Count the lines of the records that contain the string "below", treating uppercase and lowercase as different, and give only that number.

* START DATA IN THIS EXERCISE *

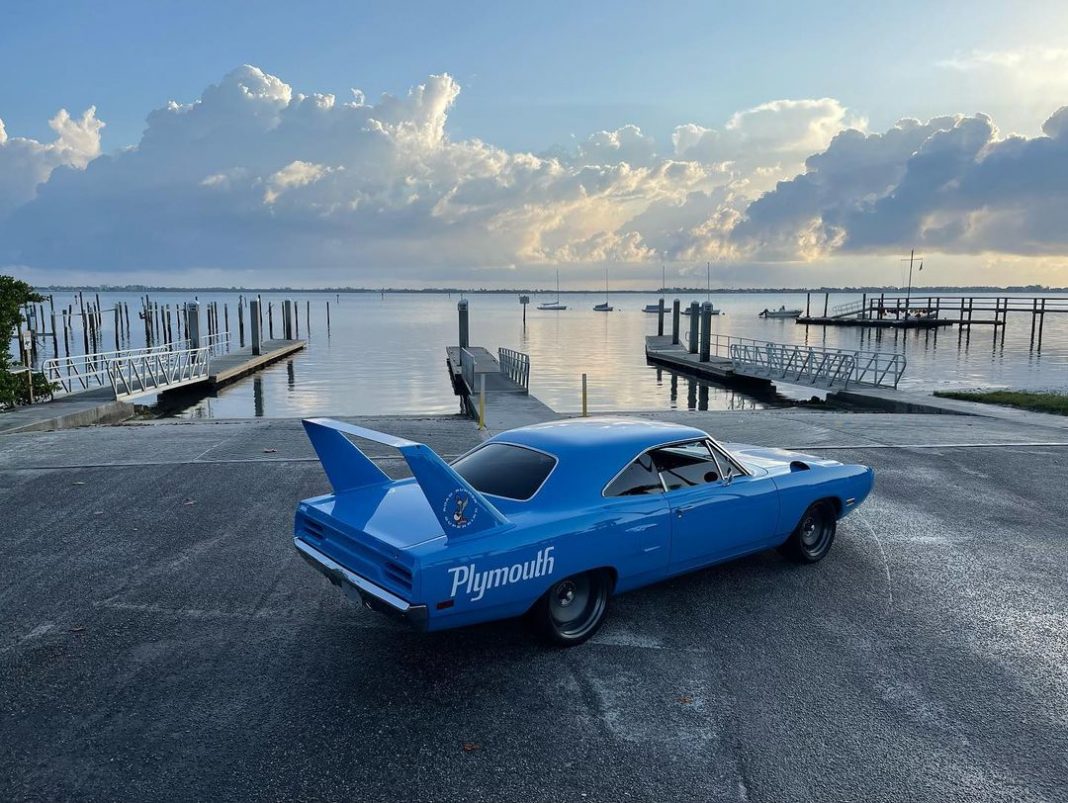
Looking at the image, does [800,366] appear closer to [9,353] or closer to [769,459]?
[769,459]

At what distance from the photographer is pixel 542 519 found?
473 cm

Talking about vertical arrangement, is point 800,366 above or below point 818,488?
below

* END DATA IN THIS EXERCISE *

OUTPUT FOR THIS TASK: 2